*Extrait de source*:

════════════════

Les lucioles écoféministes prennent la relève


C’est presque devenu un lieu commun de l’écrire, l’été 2022 aura été déroutant pour beaucoup de monde. Les canicules, sécheresse et incendies en France auront sans doute provoqué un choc émotionnel, dont nul ne peut toutefois prédire s’il en résultera une prise de conscience, la vraie, celle qui relie le cerveau aux tripes en faisant clairement percuter que nos vies ne seront plus jamais les mêmes.

════════════════

(Enregistrements conservés)
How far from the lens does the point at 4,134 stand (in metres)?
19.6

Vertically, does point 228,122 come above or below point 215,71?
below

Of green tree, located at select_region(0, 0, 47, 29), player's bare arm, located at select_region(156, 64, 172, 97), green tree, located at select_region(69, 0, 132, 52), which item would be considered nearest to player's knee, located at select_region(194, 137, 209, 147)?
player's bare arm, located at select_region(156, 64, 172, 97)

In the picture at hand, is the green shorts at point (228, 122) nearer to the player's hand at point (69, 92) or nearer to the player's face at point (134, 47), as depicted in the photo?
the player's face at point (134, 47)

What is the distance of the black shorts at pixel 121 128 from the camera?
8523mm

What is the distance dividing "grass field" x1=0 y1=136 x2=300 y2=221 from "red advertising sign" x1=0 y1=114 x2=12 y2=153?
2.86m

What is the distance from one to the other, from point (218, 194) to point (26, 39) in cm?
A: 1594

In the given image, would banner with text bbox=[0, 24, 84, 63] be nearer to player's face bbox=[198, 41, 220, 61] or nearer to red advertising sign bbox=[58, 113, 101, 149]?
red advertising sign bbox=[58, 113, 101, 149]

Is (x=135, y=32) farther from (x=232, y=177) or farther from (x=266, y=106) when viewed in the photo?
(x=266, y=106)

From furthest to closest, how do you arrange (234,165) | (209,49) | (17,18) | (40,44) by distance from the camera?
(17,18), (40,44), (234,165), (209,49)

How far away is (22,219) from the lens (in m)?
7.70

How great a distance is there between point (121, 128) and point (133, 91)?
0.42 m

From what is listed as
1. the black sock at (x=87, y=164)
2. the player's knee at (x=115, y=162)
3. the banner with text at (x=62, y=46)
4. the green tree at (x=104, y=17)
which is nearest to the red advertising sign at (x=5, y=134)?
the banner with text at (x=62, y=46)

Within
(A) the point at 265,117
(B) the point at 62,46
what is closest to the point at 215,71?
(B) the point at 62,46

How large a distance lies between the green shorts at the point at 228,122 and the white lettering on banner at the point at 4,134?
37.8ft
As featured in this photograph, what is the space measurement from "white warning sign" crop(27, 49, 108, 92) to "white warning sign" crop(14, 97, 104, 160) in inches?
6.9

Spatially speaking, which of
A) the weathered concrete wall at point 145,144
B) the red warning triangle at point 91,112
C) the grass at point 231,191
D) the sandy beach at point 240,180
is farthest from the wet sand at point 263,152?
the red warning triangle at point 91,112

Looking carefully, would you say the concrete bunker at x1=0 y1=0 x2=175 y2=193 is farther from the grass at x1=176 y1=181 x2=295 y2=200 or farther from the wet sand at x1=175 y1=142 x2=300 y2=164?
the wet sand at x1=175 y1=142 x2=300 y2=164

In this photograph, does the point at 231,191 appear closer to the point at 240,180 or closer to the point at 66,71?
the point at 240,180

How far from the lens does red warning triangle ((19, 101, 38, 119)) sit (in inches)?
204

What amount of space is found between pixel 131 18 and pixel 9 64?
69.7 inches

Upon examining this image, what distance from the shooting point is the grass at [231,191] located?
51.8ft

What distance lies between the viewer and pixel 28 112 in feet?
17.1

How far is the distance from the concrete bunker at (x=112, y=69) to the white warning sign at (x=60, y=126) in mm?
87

════════════════

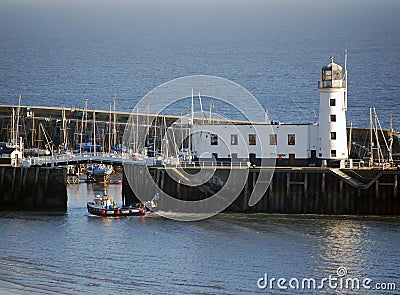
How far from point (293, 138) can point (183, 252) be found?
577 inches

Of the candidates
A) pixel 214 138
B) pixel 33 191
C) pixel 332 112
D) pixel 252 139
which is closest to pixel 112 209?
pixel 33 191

════════════════

*Problèmes à résoudre*:
**a)** Affichez chaque ligne qui contient la chaîne "which", en tenant compte de la casse.
**b)** Fournissez la suite du texte sur les lucioles écoféministes, en reprenant après sa dernière phrase.

*Réponses aux tâches*:
**a)**
Of green tree, located at select_region(0, 0, 47, 29), player's bare arm, located at select_region(156, 64, 172, 97), green tree, located at select_region(69, 0, 132, 52), which item would be considered nearest to player's knee, located at select_region(194, 137, 209, 147)?
which is nearest to the red advertising sign at (x=5, y=134)?
Spatially speaking, which of
which is closest to pixel 112 209?

**b)**
J’ai moi-même passé quinze jours en apnée, pendant que 380 hectares du Vercors partaient en fumée. La chaleur était suffocante. Je m’étais installée au frais dans la grange ouverte et plongée dans l’ambiance victorienne des sœurs Brontë, dans une tentative désespérée de changer d’époque. Incapable de me concentrer, je n’arrivais qu’à scruter le bal des hélicoptères, inquiète et meurtrie, sans réussir à me sortir de l’esprit que quinze années de militantisme et de combats atterrissaient là, dans cet incendie aux portes de chez moi. L’issue aurait pu être plus dramatique et cela a été bien pire à d’autres endroits, il n’empêche. Les herbes du jardin grillées, la fumée piquant les yeux, la fuite des animaux, l’épuisement des pompiers, le vertige et l’effroi… Le soir, l’air avait une odeur de cendre mouillée.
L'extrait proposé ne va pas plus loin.